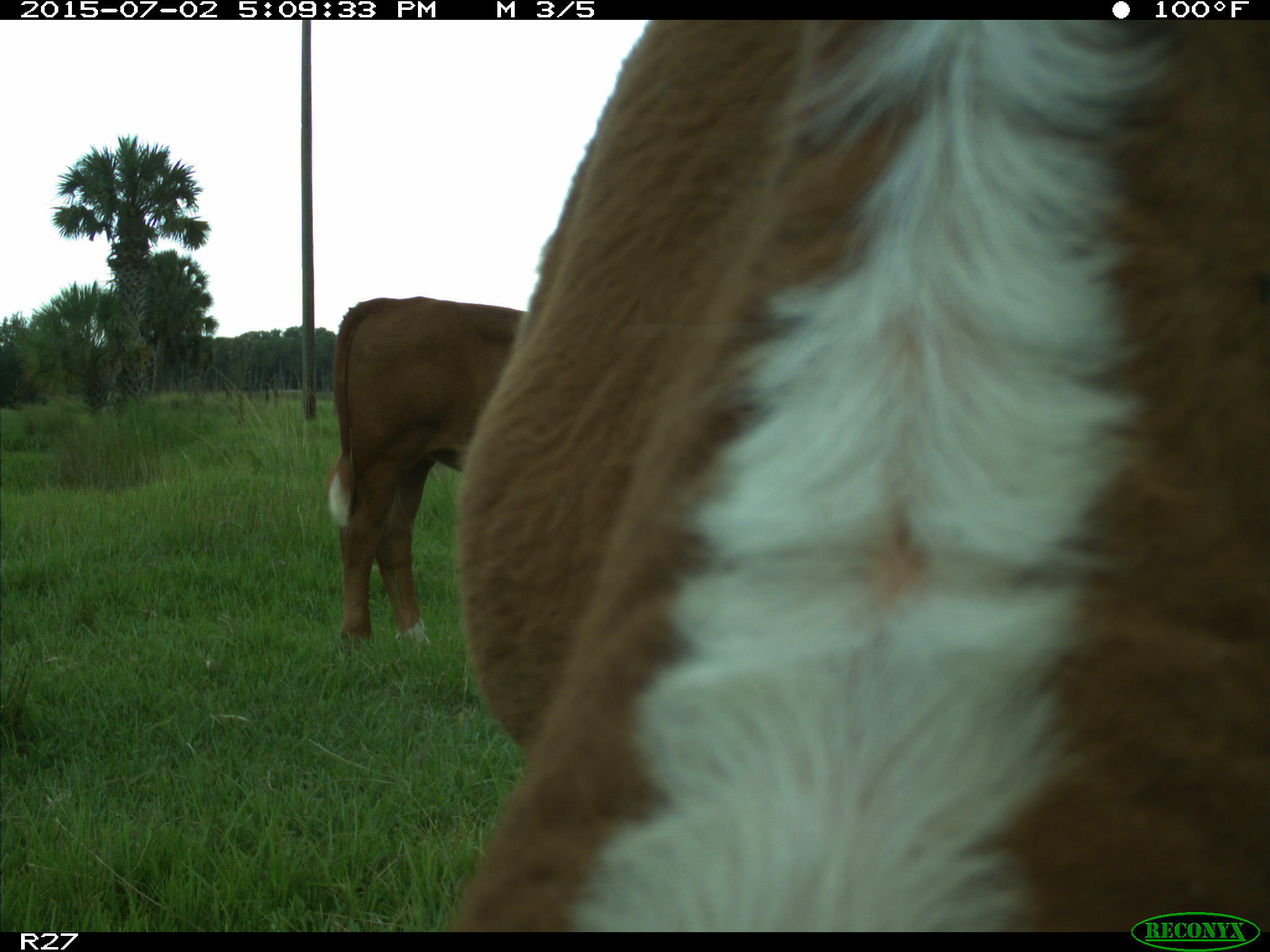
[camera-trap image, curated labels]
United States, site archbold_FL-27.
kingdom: Animalia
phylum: Chordata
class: Mammalia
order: Artiodactyla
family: Bovidae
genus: Bos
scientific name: Bos taurus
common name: domestic cow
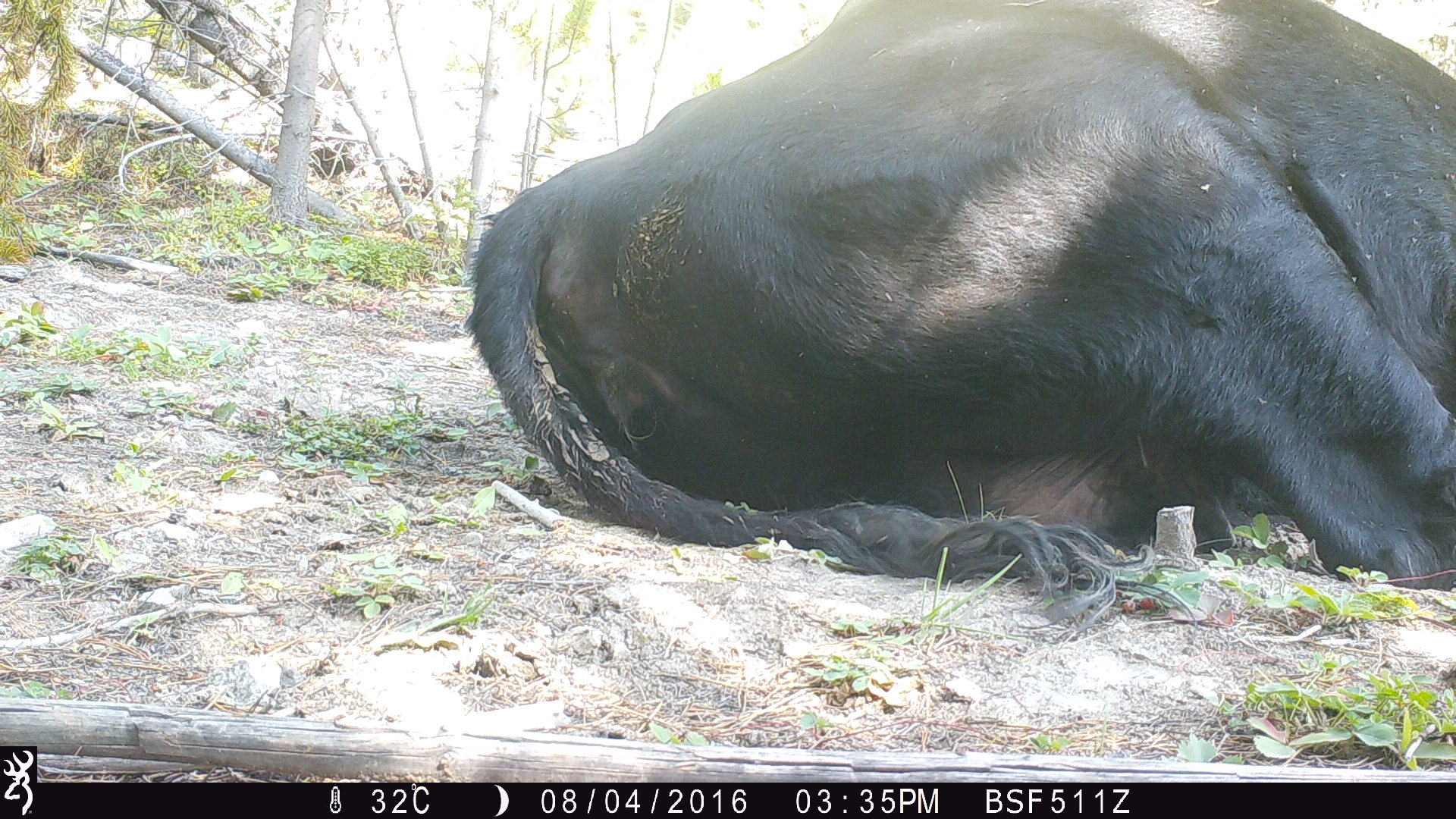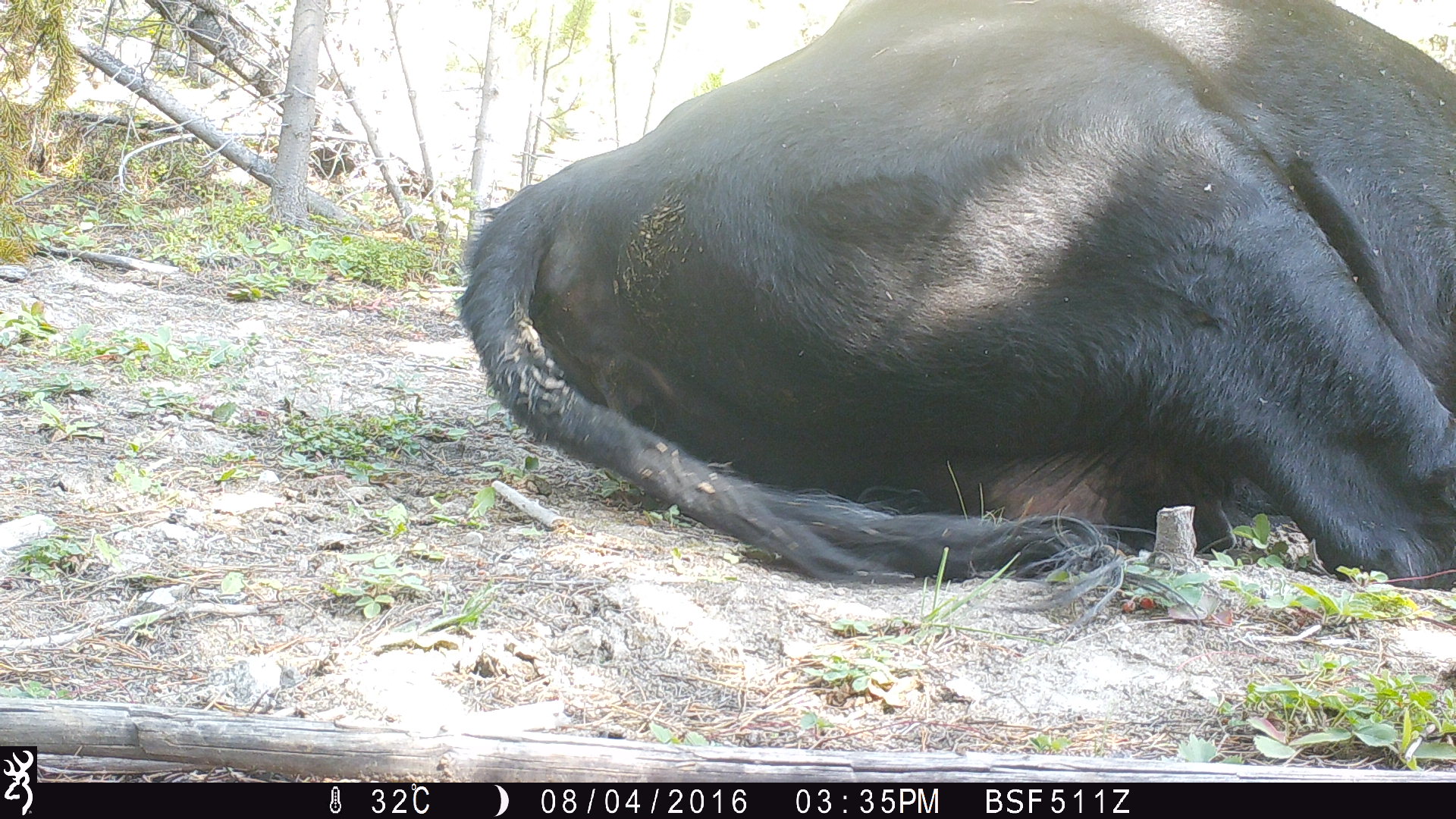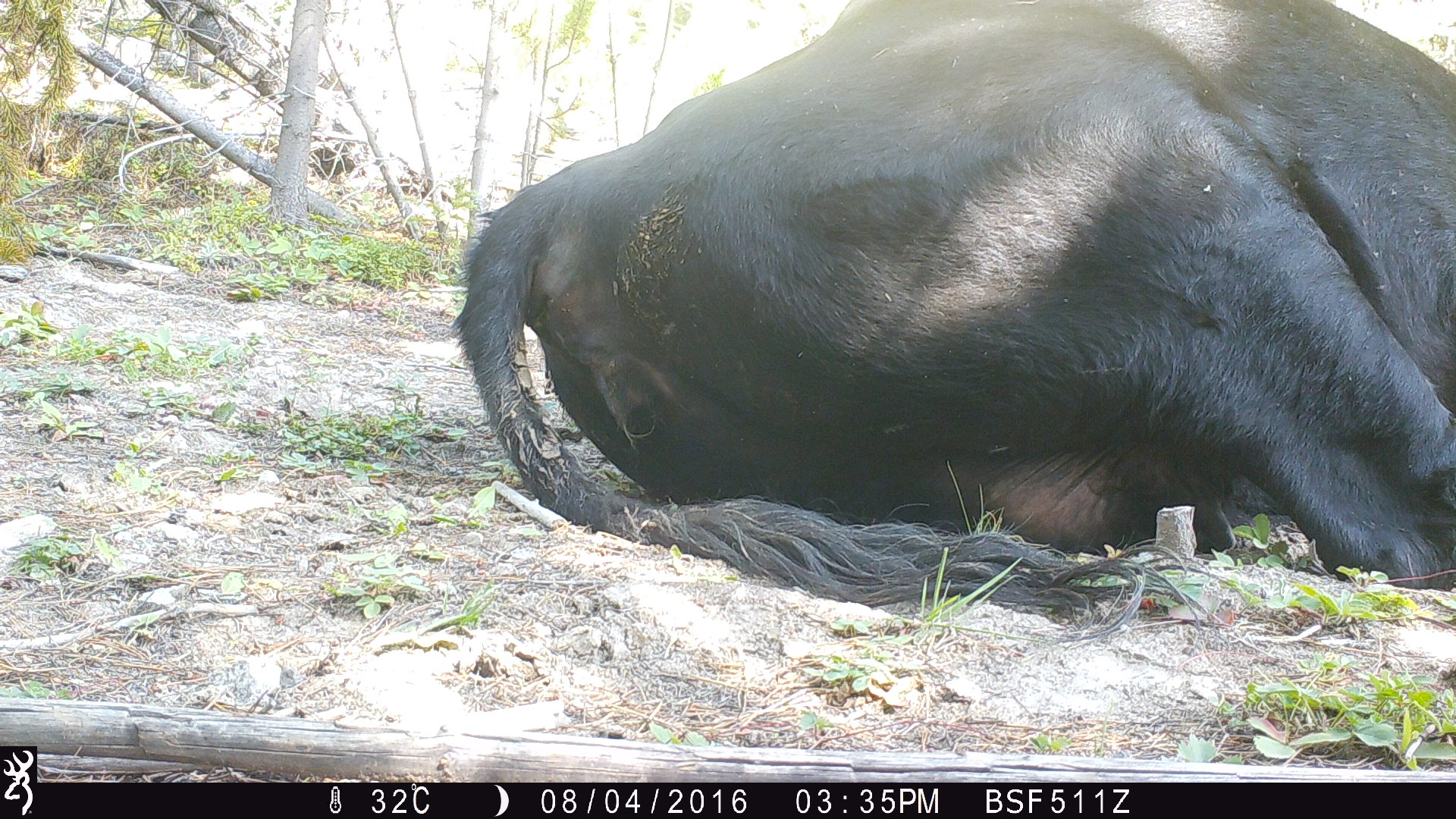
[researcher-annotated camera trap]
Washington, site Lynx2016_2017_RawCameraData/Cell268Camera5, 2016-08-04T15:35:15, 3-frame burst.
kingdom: Animalia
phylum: Chordata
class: Mammalia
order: Artiodactyla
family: Bovidae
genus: Bos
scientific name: Bos taurus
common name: domestic cattle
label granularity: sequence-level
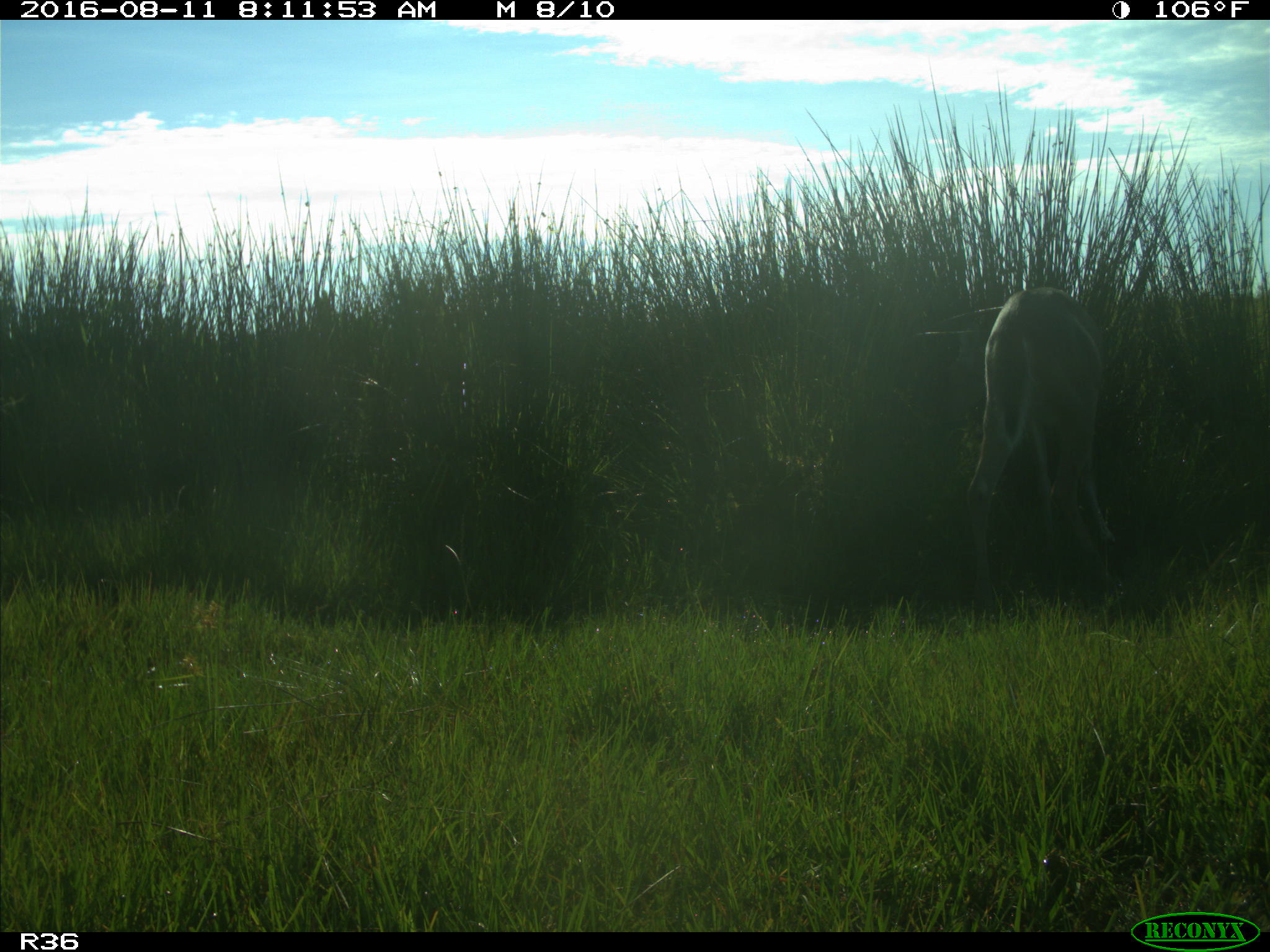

________________________________________

### Task to carry out
Your answer should contain all the material above, written out exactly, and none of the pictures.

### Answer to the exercise
[camera-trap image, curated labels]
United States, site archbold_FL-27.
kingdom: Animalia
phylum: Chordata
class: Mammalia
order: Artiodactyla
family: Bovidae
genus: Bos
scientific name: Bos taurus
common name: domestic cow
[researcher-annotated camera trap]
Washington, site Lynx2016_2017_RawCameraData/Cell268Camera5, 2016-08-04T15:35:15, 3-frame burst.
kingdom: Animalia
phylum: Chordata
class: Mammalia
order: Artiodactyla
family: Bovidae
genus: Bos
scientific name: Bos taurus
common name: domestic cattle
label granularity: sequence-level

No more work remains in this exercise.